The Stackelberg game model is a strategic game in economics in which the leader firm moves first and the follower firms move sequentially; in game theory terms, the players of this game are a leader and a follower, with players competing on maximizing their gain. The Stackelberg model can be solved to find the subgame perfect Nash equilibrium (SPNE), which is the strategy equilibrium that optimizes outcomes for each player.

“Game theory has been successfully applied in the cloud computing area for resource allocation and pricing mechanisms, where the interactions of players have to be taken into account,” said Dr. Otrok. “A user-provider interactive approach has been taken in previous works, where a Stackelberg game is designed to consider constrained pricing with limited resources offered by a cloud service provider and the optimal user demands. However, the price is the only utility factor considered in these studies and the importance of Quality of Service is somehow neglected.”

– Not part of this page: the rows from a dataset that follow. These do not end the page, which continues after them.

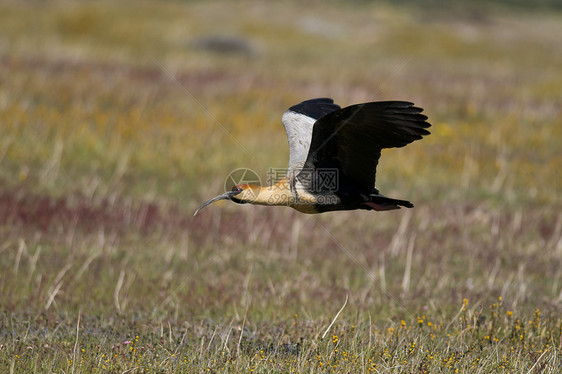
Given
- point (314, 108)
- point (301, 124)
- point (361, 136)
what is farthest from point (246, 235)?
point (361, 136)

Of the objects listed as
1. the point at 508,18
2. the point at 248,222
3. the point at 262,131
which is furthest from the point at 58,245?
the point at 508,18

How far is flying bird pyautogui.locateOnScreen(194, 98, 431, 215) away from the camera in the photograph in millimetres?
3527

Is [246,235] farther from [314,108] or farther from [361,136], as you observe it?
Result: [361,136]

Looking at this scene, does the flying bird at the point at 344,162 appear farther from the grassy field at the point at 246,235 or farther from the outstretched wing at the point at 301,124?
the grassy field at the point at 246,235

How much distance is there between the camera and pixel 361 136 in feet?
12.4

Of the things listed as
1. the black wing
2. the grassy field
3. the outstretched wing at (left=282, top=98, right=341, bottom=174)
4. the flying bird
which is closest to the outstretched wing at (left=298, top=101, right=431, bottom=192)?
the flying bird

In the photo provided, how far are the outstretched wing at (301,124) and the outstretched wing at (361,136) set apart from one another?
39 centimetres

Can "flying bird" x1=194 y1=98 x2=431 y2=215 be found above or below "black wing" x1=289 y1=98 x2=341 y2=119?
below

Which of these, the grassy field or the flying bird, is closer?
the flying bird

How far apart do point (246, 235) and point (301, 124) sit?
9.99ft

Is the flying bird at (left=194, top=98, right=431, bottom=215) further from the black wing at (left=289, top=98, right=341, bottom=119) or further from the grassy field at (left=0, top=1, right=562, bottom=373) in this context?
the black wing at (left=289, top=98, right=341, bottom=119)

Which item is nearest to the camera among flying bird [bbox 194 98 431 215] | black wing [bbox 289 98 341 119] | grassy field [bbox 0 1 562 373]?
flying bird [bbox 194 98 431 215]

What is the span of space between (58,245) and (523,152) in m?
8.44

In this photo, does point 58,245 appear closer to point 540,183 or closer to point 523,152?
point 540,183
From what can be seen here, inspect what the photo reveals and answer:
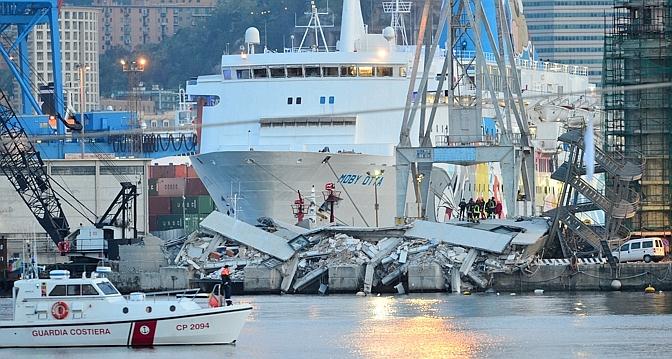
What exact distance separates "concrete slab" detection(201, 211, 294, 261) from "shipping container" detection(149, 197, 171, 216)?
124 feet

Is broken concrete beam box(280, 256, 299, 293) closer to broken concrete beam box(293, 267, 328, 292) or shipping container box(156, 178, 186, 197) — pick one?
broken concrete beam box(293, 267, 328, 292)

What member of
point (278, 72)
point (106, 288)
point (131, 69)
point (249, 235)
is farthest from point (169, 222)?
point (106, 288)

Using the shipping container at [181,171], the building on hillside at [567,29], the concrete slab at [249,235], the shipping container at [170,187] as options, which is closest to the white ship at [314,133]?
the concrete slab at [249,235]

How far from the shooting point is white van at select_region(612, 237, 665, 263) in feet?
214

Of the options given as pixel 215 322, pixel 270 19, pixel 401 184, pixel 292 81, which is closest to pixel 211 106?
pixel 292 81

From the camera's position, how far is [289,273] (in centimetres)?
6512

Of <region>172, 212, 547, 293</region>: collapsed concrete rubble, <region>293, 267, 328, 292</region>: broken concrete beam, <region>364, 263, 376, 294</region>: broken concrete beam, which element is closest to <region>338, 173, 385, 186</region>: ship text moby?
<region>172, 212, 547, 293</region>: collapsed concrete rubble

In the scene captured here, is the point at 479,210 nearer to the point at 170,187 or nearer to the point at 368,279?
the point at 368,279

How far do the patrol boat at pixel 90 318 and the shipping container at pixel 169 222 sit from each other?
189 feet

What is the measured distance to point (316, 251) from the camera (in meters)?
65.4

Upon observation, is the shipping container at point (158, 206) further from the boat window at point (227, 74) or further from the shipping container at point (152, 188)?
the boat window at point (227, 74)

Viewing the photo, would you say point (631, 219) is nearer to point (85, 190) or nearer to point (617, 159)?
point (617, 159)

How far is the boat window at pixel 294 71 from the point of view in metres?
84.6

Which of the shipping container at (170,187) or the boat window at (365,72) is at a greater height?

“The results from our Stackelberg differential game revealed that the requester agent initiates most of the quality verification requests at the beginning to the middle of the contract. Thus, the provider agent could reserve fewer computing resources as it could share the workload among other customers’ computing resources during this peak-time. Moreover, imposing a higher penalty on the provider agent increased the capacity and decreased the number of requests for quality verification at the equilibrium. We also found that the impact of timing in the dynamic pricing strategy of the verifier agent is very minimal, and the provisioning capacity of the provider is strongly correlated with the monitoring price.”

Dr. Otrok’s model used a single trusted Oracle to perform the verification. However, blind trust in a single third-party may hinder the reliability and efficiency of the blockchain network. His team plans to consider multiple Oracles and more advanced techniques such as reinforcement learning, to enforce truthfulness among the Oracles and select the most reliable and efficient at each stage of verification.